A California bill that would have banned fracking while the state studied its risks was narrowly defeated in the state Senate on Thursday, despite polling that showed a majority of California voters favored the legislation.
SB 1132, authored by Democratic state senators Holly Mitchell and Mark Leno, failed to pass with a vote of 18–16. In all, seven Democrats prevented the bill from moving forward, with four voting against the bill and three more abstaining from voting.

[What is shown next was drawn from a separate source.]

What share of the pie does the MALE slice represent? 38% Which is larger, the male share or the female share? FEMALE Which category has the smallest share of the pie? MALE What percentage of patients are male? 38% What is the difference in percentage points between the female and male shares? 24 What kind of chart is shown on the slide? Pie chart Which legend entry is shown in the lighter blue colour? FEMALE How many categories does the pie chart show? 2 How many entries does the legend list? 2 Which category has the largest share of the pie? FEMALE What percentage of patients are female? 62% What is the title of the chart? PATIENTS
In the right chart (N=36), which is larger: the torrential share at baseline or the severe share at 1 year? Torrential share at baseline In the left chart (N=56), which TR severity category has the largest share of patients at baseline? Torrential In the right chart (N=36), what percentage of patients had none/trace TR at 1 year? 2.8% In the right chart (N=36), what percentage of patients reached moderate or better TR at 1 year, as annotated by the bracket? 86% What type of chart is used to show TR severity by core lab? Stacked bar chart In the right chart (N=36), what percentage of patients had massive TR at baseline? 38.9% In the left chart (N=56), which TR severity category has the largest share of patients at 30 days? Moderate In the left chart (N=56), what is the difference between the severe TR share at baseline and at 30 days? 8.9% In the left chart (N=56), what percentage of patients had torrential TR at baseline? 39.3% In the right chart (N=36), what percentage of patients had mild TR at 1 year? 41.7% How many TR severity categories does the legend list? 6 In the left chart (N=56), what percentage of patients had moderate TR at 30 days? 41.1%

The bill’s defeat was widely seen as a win for the state’s large oil lobby, led by the Western States Petroleum Association (WSPA). The group, according to Truth Out, spent $4.6 million in 2013 on lobbying in California, and has so far spent $1.4 million in just the first 3 months of 2014. Altogether, the oil industry — including WSPA, Chevron, and BP — spent more than $56 million lobbying the California Legislature from 2009 through 2013.
The group Californians Against Fracking — which includes 350.org, the Center for Biological Diversity, and Oil Change International — estimates $15 million has been spent altogether on lobbying activities to specifically defeat SB 1132.
“It’s disappointing to see our leaders in Sacramento fail to pass a moratorium on fracking, siding with the powerful oil and gas industry at the expense of the health of our families and climate,” said Arturo Carmona, Executive Director of Latino online organizing group Presente.org. “Latinos will bear the brunt of the worst effects of fracking in California–from poisoned water to asthma, and are in the areas worst affected by climate change across the nation.”
Fracking is a method of extracting fossil fuels that is coveted for its ability to increase the flow of oil or gas from a well. This is done by injecting high-pressure water and chemicals miles-deep into the ground into subsurface rock, effectively “fracturing” the rock and allowing more spaces for oil and gas to come through. The process relies heavily on groundwater by injecting a mixture of chemicals and water into rock formations to release oil and gas deposits.
California’s ongoing severe drought emergency had prompted lawmakers to push for the statewide ban until more information could be found about how much water the process used and how safe it was, as a Ceres report found that 96 percent of California fracking wells are located in the areas experiencing drought and high water stress.
Many had also argued that California was about to experience a shale oil boom, and that a fracking ban would prevent the jobs to come from that boom. Fracking and other unconventional methods of drilling are the primary methods to reach the oil in California’s Monterey Shale, which is too difficult to recover with other methods of drilling.
However, the U.S. Energy Information Administration last week admitted that the amount of oil that could be extracted from the Monterey Shale formation had been overstated by 96 percent, saying only 600 million barrels of oil could be extracted with currently available technology. That amount of oil is only enough to meet U.S. oil consumption for 32 days.
“In other words, there’s not going to be a giant oil boom in California’s near future, and the state, as a result, is not going to add 2.8 million new industry jobs or see its tax revenue increase by $24.6 billion annually, as oil and gas interests had claimed,” Robert Gammon wrote in the East Bay Express on Thursday. “As such, there’s no reason for the governor and lawmakers to continue to back a controversial practice that involves shooting massive amounts of water and toxic chemicals deep into the earth and has been linked to groundwater and air pollution and to earthquakes.”
Even though the statewide ban has failed, though, regional bans on fracking are popping up all over the state — and they’re passing.
In February, the Los Angeles City Council passed a ban on fracking within its jurisdiction, until the council is assured that the practice does not pose a threat to residents’ health and safety. Beverly Hills passed a fracking ban this month, as did Santa Cruz, which last week passed the state’s first-ever permanent fracking ban.